The Budget sub-team, led by Clint Gilchrist, evaluated the current budget model and processes at SMU. The team interviewed 13 of our peer universities to benchmark and take advantage of lessons learned and best practices in budgeting. With input, help and feedback from many leaders across campus, the team developed a recommendation that was further refined in a workshop with the deans and vice presidents. The recommendation, which will be presented to the OE2C Steering Committee in the coming weeks, focuses on transparency, data and providing leaders with the ability to plan long term. The Budget Office will carry out implementation of an approved recommendation.

The Data & Analytics sub-team, led by Marc Peterson, evaluated the use of data and information in decision-making at SMU. After developing a comprehensive catalog of University decisions, the team interviewed nine financial officers, four department heads in the Finance area and three assistant deans to better understand the data and information gaps.
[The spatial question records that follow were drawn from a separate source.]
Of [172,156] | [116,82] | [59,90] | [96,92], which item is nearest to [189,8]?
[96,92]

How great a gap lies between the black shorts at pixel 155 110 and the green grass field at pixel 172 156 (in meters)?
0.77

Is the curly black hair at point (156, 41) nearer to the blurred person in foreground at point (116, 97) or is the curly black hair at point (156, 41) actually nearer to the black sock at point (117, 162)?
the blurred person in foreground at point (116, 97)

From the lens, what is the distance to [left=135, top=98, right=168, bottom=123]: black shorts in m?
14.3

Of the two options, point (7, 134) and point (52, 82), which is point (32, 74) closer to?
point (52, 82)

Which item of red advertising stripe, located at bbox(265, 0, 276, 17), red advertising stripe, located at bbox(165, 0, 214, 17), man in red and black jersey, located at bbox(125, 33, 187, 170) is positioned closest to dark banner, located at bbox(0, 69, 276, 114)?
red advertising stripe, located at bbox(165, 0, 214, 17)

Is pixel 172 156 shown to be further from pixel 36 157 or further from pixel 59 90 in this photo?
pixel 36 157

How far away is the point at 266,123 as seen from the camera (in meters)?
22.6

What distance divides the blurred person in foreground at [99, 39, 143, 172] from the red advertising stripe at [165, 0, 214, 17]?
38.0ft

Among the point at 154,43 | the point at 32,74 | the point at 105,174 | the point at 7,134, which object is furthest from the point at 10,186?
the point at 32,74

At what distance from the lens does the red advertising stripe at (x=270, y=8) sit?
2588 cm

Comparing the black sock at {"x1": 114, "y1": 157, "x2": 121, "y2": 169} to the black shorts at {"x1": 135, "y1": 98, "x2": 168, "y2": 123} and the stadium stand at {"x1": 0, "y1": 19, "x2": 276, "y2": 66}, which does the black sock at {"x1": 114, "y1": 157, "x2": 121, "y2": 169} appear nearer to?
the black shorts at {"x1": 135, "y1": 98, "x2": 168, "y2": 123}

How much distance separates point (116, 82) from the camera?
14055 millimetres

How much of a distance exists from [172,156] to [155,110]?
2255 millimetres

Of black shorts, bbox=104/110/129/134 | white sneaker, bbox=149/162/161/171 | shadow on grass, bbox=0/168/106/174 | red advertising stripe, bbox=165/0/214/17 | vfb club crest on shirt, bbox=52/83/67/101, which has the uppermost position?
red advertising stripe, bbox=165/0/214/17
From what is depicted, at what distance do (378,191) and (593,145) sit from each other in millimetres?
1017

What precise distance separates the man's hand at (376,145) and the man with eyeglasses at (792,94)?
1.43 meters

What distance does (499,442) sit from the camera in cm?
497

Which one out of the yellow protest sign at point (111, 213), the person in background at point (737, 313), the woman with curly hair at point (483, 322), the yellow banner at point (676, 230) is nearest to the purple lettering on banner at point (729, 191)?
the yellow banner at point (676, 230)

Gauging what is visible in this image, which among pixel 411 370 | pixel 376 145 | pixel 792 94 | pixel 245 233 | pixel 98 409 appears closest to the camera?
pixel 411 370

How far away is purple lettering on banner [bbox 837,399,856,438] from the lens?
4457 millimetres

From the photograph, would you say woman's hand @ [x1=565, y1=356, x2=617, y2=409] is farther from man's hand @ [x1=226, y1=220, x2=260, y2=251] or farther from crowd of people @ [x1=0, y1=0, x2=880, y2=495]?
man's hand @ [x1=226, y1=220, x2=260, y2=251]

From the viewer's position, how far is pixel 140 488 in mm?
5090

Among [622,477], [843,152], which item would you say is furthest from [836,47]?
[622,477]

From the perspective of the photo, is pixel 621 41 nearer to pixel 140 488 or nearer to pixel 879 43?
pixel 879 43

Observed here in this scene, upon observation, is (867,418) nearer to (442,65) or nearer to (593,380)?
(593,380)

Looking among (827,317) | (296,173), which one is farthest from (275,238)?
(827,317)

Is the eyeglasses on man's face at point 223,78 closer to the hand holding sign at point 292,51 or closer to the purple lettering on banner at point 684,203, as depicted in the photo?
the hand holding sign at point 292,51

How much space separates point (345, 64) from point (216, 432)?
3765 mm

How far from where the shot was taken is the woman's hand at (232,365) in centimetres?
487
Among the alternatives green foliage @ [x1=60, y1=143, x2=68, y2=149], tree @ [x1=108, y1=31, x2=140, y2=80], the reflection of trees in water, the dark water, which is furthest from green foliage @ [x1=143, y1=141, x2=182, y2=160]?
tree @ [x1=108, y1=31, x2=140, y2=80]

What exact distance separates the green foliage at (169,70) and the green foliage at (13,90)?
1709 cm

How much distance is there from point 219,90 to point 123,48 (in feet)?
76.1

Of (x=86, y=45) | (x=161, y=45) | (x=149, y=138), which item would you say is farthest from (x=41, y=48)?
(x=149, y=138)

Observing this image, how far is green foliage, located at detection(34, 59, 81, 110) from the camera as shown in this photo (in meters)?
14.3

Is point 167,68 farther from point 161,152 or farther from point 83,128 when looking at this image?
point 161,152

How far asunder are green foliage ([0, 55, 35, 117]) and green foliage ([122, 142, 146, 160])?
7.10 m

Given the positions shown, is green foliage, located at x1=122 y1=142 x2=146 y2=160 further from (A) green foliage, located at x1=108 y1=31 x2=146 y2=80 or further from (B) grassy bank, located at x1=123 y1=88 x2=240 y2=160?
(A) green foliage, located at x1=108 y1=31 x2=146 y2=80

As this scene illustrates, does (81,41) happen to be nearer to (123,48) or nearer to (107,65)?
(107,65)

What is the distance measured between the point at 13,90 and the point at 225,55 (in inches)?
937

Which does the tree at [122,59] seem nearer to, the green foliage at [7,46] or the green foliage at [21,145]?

Through these interviews, it was determined that, though exceptional amounts of data exist, they are difficult to access and excessive amounts of time are required to turn the data into usable information. In the coming weeks the team will be working to build sample dashboards that provide relevant information to decision-makers across campus.

The Service Delivery sub-team, led by Roland Webb, spent the past few months gathering and analyzing data to fully understand the size and breadth of the finance organization at SMU. The team began by developing a catalog of finance activities performed at SMU. Using that catalog, they developed and administered a survey that was completed by finance leaders across campus. The survey results confirmed that SMU finance work is 90 percent transactional and enabled the team to begin exploring efficiency improvement opportunities, including several quick wins that will go to the Steering Committee in the near future. One survey finding showed that an exorbitant amount of time is spent on journal entries. In the coming weeks the team will evaluate efficiency, reduction and redesign opportunities to minimize the need for journal entries across campus.